Blog da Escola de Referência e Educação Jovens e Adultos Amaury de Medeiros

.

11 de dezembro de 2009

DESTRUINDO MITOS

Escrito Por: Daniel Lopes - Publicado originalmente no blog Amálgama.

Não lembro bem o ano e a série, mas, quando eu estudava em uma franquia do Sistema Anglo de Ensino, tive um professor de Gramática chamado Lucídio – fã de Raul Seixas e do Galo de Minas.

Durante dois meses, as aulas resumiram-se ao seguinte: o professor dividia o quadro de acrílico em cinco ou seis partes verticais, em cada uma escrevia uma frase relativamente grande, fazia com o pincel um retângulo em volta de cada palavra e, de cada retângulo, puxava uma seta para cima ou para baixo.

Então começava a chamar os alunos, um por um. Estes tinham que ir rumo a uma das frases e, na ponta de cada seta, dizer que função cada palavra desempenhava na oração, com riqueza de detalhes. Por exemplo, “objeto-direto-portanto-passivo-ativo-apenas-nos-finais-de-semana”, etc.

O pincel do professor Lucídio caiu duas vezes em minhas mãos. Na primeira eu passei adiante. Na segunda também. Só que da segunda vez ele me perguntou por que eu não ia até o quadro, como (quase) todos os outros. Eu disse que era porque não entendia nada daquilo da função das palavras, e que por exemplo naquela frase ali eu só sei que o “a” é um artigo definido.

Ele riu, assim como alguns na turma, mas depois se recompôs e disse que não era hora de fazer piadas. (E olha que não era uma piada!) Com ar douto, pregou então que, enquanto eu não soubesse destrinchar e classificar nitidamente os termos que compõem uma frase, não estaria hábil para me fazer entender por meus concidadãos, fosse através da fala ou da escrita.

Passei dias e dias tomado de certa angústia. Eu odiava colégio e odiava professores. Só gostava das aulas de futsal e do professor de futsal. Mas, mesmo sabendo que professores são metidos a uma conversa fiada, a perspectiva de que os outros não me entendessem mais me deixou muito pra baixo. Ia até o livro de gramática, tentava compreender os capítulos, não conseguia, e a angústia aumentava. Muito em breve meus pais e colegas não mais entenderiam o que eu queria dizer.

*

Marcos BagnoPor que lembrei disso tudo agora?

É que recebi dias atrás da Anna Raíssa, uma amiga que está se formando em Letras na Universidade de Brasília, o livro Preconceito lingüístico – o que é, como se faz (Edições Loyola).

Não deixa pedra sobre pedra. É uma dinamite.

Sabe aquele livro que você começa a ler e diz, “como é que eu não li isso antes?”. Pois é.

O autor é Marcos Bagno, que foi professor da minha amiga. A obra foi lançada primeiramente em 1999 e desde então virou um clássico, indispensável para estudantes de Letras e a qualquer outro que queira se posicionar no debate sobre as questões da língua brasileira – ou português do Brasil. O volume que ganhei de presente é do ano passado, a 49ª edição. Você não deve ter dificuldades de encontrá-lo na biblioteca de sua universidade.
□ □ □ □ □
> [Enunciado] De acordo com o texto, em que ano a obra de Marcos Bagno foi lançada pela primeira vez? Baseie-se exclusivamente no texto.

> [Excerto de dados]
□ □ □ □ □
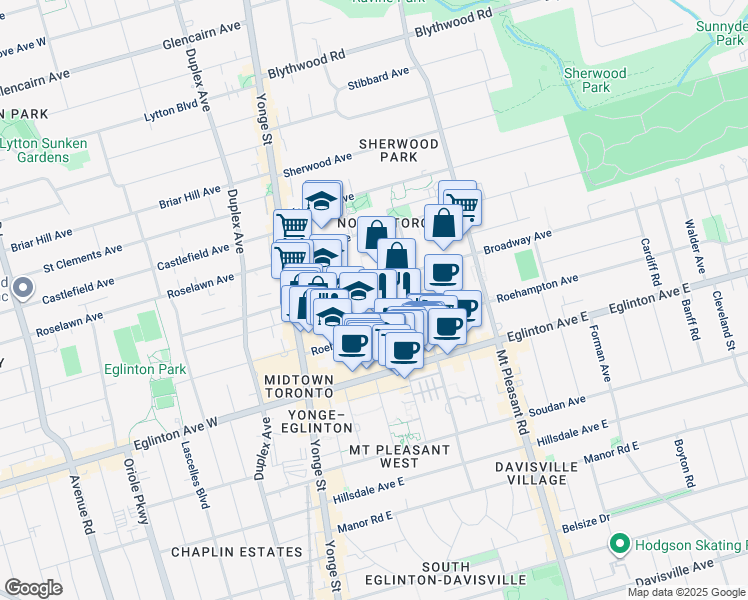 map of restaurants, bars, coffee shops, grocery stores, and more near 86 Broadway Avenue in Toronto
□ □ □ □ □
> [Espaço de resposta] Em 1999.